マリアアリスは束の間ためらいを覚えた。最期の言葉が、実は恨み言かもしれない、と考えたのだった。愚かな自分の行動が引き起こした問題に巻き込まれ、命を失うことに対する呪詛なのではないか、とマリアアリスは恐れを抱いた。が、それ以上に、説教使が自分に何を思ったかを知りたいという衝動が勝った。
「なんて? なんて言ったの!」
あわてて訊ねるマリアアリスに、家須賀は答えた。
――『自分は無力だった』と。
マリアアリスは真剣そのもので聞き耳を立てている。続きを催促した。
「で? で?」
家須賀は咳払いした。
――以上です。
マリアアリスは安堵すると同時に、落胆した。短すぎて正確な意味がわからず、なにより、別れをたった一言で済ませてしまうほど、自分は説教使にとって軽い存在だったのかと、幻滅した。
家須賀は言葉を続けた。
――彼はあなたをよりよく導けなかった、と悔いていたのかもしれません。
家須賀の感想をよそに、マリアアリスは訊ねた。
「センセーはあたしのことキライだったのかな」
元気付けるように、家須賀は言う。
――あなたを嫌っているなら、身を挺してかばったりするでしょうか? 彼は最後まであなたのことを気にかけていました。でなければ、残虐な暴力に最期まで懸命に抗い、耐えるでしょうか? いずれもあなたを案じ、身を守ろうとした行動に違いありません。
マリアアリスはうめいた。
「でも、当たり前かも……あたしが……あたしがセンセーを殺したんだから」
――あなたの意思ではありません。
いたわるような家須賀に、マリアアリスは叫び声をあげた。
「だからって、気が楽になるわけない! だって、怖かったから、痛くされるのが嫌だったから、死ぬのが怖かったから……あたしが死ぬより、センセーを苦しめて殺すほうを選んだんだもん! ホントはあたしが死ねばよかったのに……でも怖かった! どうしようもなく怖かったの!」
家須賀は激昂するマリアアリスをなだめた。
――あなたの苦痛はわかります。
マリアアリスは憎悪に満ちた叫び声をあげた。
「だったら、あのクソどもをぶち殺して! それからセンセーを生き返らせてよぉ!」
申し訳なさそうに家須賀は言った。
――そのような力はわたくしにはありません。
マリアアリスの声が、悲痛な響きを帯びる。
「え? どうして? 守さまでしょ?」
――わたくしはあくまで守の御児なので。それに、守はそういったことは決してなさらないでしょう。

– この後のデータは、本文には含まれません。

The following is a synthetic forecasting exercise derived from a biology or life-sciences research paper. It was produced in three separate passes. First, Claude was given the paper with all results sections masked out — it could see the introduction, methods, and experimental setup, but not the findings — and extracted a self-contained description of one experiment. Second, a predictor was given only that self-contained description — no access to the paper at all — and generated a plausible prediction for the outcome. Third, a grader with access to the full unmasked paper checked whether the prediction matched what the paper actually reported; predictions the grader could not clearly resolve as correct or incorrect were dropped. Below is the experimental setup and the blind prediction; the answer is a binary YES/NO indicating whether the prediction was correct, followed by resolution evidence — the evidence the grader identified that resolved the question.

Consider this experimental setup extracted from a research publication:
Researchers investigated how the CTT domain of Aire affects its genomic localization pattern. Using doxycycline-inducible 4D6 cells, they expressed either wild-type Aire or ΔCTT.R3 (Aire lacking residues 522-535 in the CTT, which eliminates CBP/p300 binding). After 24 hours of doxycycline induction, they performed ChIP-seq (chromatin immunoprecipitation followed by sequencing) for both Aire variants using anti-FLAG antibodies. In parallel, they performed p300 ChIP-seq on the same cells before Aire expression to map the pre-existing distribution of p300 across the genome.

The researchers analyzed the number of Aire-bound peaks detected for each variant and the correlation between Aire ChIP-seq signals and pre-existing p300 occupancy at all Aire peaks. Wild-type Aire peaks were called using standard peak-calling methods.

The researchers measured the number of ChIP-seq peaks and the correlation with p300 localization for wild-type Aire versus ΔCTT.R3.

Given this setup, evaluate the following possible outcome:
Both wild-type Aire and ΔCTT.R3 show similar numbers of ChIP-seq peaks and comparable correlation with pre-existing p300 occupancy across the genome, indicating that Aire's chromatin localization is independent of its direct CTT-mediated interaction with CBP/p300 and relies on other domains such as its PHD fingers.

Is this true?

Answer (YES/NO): NO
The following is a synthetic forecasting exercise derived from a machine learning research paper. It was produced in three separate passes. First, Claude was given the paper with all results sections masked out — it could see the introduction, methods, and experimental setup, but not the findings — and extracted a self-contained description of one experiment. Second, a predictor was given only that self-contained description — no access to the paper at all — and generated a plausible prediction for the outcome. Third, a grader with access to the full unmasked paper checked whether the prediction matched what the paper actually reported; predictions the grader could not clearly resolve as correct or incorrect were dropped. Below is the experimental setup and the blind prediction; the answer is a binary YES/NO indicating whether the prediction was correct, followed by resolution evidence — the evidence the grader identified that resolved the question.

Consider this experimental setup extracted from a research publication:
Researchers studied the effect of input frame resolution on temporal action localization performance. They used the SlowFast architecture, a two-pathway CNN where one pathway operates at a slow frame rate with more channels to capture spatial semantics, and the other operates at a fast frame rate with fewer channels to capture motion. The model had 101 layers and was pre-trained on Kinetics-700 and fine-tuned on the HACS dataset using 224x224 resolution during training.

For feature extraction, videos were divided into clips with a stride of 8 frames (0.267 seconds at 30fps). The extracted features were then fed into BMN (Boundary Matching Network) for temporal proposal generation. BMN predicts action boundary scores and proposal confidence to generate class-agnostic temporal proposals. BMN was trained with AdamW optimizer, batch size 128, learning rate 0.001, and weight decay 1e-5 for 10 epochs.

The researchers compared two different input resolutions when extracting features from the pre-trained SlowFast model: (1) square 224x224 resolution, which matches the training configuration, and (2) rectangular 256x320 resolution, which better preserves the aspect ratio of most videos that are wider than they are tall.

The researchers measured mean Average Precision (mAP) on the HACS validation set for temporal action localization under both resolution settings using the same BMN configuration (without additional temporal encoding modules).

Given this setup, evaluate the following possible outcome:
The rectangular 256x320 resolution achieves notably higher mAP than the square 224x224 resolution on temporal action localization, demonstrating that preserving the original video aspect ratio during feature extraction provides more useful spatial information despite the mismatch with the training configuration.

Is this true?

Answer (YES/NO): YES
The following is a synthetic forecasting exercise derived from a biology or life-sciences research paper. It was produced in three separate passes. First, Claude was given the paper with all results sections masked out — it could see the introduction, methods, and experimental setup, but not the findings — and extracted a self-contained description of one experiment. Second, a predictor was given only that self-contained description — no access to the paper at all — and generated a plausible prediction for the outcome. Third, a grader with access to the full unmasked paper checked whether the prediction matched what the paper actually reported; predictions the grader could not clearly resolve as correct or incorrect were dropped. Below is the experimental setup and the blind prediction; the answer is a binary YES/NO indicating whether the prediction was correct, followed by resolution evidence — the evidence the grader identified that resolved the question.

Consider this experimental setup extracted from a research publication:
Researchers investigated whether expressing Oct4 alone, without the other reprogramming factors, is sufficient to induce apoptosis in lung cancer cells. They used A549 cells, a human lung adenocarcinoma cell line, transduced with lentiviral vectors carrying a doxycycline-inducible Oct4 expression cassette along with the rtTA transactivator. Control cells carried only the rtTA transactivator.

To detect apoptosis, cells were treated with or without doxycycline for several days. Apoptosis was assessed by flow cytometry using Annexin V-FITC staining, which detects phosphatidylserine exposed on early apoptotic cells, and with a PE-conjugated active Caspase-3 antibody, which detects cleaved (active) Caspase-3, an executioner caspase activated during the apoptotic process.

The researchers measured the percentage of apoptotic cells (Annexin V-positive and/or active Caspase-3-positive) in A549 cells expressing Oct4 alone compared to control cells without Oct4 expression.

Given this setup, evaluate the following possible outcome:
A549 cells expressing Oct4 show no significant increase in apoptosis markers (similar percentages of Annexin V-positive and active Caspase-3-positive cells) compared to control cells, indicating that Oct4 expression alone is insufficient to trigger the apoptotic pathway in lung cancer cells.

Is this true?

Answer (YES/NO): NO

謝るように家須賀は言った。マリアアリスは興奮し、懇願した。
「わかった! なにか報酬的なものが欲しいんでしょ? だったらあたしなんでもする! おカネでも、ブランド物のバッグでも、ブランド物の時計でも、モノだけじゃなくて、あたしのカラダでもココロでも、もうなんでもあげちゃう! 命だってあげる! もう今すぐ殺していいから! 地獄に行けって言うなら行くよ! ね、だから早くセンセーを生き返らせて!」
――そういうわけにはいきません。報復行為は一切ないのです。
家須賀の重々しい口調で放たれた言葉に、マリアアリスは噛み付いた。
「なんで? あたしはともかく、センセーは守さまによくお祈りしたり、修行とかしてんじゃん! なのに、何もしないの? だったら何のためにセンセーたちは苦労してんの?」
苦しげに家須賀は返答する。
――本当は、守のために人間がいるのであって、人間の為に守がいるのではないからです。

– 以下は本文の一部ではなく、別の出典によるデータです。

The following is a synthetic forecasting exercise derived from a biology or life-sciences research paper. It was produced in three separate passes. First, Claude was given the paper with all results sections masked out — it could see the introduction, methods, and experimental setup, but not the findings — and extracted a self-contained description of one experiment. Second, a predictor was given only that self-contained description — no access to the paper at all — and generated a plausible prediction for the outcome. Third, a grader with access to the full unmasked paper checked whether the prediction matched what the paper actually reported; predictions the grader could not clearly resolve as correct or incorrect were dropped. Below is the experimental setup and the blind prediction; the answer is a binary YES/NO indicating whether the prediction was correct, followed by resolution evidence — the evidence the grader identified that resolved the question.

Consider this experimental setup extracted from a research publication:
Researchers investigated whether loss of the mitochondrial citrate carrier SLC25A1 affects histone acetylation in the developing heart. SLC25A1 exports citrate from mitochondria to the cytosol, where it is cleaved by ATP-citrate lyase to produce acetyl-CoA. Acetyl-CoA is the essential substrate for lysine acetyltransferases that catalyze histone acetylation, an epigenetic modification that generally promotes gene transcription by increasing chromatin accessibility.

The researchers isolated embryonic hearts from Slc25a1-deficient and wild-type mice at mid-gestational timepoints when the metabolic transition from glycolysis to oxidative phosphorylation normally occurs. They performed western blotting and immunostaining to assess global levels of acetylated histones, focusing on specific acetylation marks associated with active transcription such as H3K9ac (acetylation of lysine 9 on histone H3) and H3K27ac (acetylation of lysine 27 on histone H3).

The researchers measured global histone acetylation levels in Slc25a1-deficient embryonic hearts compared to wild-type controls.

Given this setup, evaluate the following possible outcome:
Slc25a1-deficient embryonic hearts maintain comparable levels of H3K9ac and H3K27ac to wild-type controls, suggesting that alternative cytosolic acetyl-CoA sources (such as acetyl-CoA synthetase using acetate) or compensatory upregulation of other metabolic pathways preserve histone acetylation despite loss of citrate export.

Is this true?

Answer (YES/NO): NO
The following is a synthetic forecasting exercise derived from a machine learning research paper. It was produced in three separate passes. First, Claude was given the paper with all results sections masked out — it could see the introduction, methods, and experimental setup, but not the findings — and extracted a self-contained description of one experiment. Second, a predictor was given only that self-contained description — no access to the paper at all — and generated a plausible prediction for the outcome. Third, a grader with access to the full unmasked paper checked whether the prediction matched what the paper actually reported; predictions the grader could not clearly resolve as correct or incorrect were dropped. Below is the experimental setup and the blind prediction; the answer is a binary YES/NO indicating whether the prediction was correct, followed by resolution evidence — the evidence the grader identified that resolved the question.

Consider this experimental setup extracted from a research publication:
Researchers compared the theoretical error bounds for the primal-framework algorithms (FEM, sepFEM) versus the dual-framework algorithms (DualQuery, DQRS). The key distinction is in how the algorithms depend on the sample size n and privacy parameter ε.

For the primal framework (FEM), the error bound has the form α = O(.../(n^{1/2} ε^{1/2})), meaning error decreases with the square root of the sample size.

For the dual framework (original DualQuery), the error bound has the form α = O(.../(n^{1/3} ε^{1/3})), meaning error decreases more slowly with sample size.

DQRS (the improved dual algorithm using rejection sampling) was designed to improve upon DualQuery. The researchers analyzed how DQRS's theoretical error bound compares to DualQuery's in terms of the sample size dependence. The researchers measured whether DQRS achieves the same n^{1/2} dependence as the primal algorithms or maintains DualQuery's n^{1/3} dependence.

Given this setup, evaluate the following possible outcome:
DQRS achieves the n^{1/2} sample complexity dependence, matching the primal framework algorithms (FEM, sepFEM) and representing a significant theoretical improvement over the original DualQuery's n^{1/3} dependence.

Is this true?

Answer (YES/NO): NO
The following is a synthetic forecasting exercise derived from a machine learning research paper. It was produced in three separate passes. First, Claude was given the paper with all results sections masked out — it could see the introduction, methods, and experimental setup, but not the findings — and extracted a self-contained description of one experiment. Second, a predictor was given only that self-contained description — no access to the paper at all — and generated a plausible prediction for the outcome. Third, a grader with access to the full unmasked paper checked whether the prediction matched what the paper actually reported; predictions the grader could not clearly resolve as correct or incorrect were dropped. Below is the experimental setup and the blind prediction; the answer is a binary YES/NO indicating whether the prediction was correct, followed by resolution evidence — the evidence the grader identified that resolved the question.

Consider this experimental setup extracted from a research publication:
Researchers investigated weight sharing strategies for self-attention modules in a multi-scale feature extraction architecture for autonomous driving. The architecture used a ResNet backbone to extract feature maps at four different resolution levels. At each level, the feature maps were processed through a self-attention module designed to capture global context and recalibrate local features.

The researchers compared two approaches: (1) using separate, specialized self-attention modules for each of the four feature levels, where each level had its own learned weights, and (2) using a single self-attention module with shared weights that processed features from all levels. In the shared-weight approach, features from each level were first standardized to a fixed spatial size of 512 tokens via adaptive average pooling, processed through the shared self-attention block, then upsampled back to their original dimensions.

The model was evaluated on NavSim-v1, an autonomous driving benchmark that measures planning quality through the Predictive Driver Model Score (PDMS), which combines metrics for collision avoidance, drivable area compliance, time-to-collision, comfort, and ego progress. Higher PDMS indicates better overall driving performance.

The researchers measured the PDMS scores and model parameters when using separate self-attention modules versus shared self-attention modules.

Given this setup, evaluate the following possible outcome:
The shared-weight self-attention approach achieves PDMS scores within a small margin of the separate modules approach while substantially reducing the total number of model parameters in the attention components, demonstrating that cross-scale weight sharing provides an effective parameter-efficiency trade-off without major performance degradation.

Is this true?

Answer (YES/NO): NO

「でも、守さまを信じてる人たちは特別に大事にしてもいいじゃん?」
――守は人をえこ贔屓したりはしません。守の前では、全ての人間は等しい価値を持つからです。守への信仰を持つからといって扱いが変わるということはありません。善人、悪人も然りです。修行する者は、それがみずからに必要だからするのです。

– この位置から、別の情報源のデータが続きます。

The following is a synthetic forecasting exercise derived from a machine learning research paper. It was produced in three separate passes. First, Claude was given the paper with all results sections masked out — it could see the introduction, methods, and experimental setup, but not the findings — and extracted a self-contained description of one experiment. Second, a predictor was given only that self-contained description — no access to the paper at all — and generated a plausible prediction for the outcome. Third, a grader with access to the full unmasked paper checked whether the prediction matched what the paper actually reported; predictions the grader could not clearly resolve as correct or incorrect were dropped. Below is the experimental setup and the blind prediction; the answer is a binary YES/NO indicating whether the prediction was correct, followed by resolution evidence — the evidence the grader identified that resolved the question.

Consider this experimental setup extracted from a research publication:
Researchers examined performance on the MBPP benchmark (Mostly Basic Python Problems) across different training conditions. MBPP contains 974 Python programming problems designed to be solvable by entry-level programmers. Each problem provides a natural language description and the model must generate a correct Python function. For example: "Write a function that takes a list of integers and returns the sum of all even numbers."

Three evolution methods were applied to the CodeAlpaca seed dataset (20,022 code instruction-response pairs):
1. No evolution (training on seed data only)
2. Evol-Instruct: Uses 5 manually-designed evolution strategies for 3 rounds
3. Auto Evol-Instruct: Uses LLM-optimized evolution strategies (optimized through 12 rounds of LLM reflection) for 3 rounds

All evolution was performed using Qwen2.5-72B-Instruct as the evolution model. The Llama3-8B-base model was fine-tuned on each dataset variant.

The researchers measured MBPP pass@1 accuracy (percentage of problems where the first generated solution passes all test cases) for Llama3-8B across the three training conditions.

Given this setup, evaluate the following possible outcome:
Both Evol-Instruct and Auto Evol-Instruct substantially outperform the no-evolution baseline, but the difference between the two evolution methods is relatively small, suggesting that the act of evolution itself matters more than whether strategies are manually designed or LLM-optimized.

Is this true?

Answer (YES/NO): YES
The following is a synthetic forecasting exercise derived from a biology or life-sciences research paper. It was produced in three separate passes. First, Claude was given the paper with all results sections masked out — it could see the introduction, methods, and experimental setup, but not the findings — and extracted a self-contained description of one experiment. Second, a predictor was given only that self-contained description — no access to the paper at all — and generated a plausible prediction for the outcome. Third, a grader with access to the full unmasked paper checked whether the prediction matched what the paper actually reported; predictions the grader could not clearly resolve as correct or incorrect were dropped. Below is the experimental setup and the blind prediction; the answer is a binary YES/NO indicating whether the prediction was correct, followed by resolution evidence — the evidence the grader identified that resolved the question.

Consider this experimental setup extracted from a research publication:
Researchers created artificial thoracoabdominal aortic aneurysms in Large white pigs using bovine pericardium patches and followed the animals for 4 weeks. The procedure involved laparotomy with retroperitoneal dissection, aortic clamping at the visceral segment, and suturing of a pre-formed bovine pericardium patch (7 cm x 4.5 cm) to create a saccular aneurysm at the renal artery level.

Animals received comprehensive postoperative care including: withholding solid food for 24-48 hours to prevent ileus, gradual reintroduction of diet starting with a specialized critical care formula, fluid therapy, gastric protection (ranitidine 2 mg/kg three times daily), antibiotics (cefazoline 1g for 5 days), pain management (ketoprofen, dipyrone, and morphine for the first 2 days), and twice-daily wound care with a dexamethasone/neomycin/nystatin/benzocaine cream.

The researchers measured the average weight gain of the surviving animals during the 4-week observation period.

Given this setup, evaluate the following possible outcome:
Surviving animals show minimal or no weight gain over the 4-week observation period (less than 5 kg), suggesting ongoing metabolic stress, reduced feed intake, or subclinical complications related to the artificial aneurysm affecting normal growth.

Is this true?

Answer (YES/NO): NO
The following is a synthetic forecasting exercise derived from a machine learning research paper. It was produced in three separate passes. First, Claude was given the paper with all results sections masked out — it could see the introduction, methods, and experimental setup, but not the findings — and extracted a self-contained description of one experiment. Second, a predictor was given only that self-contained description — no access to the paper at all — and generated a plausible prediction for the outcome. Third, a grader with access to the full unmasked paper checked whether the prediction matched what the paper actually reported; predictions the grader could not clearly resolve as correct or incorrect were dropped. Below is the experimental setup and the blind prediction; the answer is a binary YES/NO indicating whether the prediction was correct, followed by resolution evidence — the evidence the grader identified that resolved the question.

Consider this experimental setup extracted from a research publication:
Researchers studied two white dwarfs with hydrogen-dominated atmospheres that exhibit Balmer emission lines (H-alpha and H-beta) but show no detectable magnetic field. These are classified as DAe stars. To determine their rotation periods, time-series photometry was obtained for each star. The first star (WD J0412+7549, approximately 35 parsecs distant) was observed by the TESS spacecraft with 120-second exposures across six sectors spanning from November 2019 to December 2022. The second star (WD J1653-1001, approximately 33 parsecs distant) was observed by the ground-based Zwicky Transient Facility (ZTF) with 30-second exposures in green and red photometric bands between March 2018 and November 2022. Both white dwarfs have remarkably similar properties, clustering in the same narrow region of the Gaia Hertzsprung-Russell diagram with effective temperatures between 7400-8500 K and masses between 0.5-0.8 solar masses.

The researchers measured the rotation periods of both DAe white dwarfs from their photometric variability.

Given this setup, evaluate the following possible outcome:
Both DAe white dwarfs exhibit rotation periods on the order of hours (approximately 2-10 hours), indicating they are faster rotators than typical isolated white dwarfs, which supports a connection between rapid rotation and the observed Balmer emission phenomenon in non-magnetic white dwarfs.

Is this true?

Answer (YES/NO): NO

説教使が畏敬をこめて語っていた、あるいは祈りを捧げていた守が、説教使の無念を晴らす報復を行わないと明言されたことに、マリアアリスは衝撃を受けた。イェスカの言葉を信じまいとして、必死に望む答えを乞う。
「でも、信じてない奴はヒッドい目にあうんでしょ? で、センセーみたいにちゃんと信じてた人は、永遠に安楽に暮らせるんだよね? これはセンセーからも聞いた!」
家須賀は気の毒そうに反論する。
――人の死後について言及することはできません。というより、生物の死後は、生前とは全く異なる存在へと変化する為、同列に語ることはできないのです。はっきり言えば、死んだ後に今と同じ姿でどこかに、それが良かれ悪しかれ存在できるか、と聞かれれば、それはできません。
抑揚に欠けた、生気のないようすでマリアアリスは言った。
「それじゃあ、死後の世界とか、守さまとかって嘘ってこと? それって本当にどういうこと?」
親身そうな声音で、家須賀は話しかける。
――定義にもよりますが、守というものは、そもそも人知を超えた所業を容易に為す超越的な存在であり、それゆえ、人がその存在の有無を判断すること自体が極めて困難なはずです。なので、いる、いないを人間が断言することはできません。結局、人それぞれの考えを持てばいい、ということでしょうね。
マリアアリスの声が憤りと悲しみで震えた。
「センセーはいるって信じてたんだよ? いまさらそんな曖昧なこと言われてもさぁ!」
――あなたがいると思えば、いるのです。ですが、守は人間の都合を考えて人間の世界に干渉をしたりはしません。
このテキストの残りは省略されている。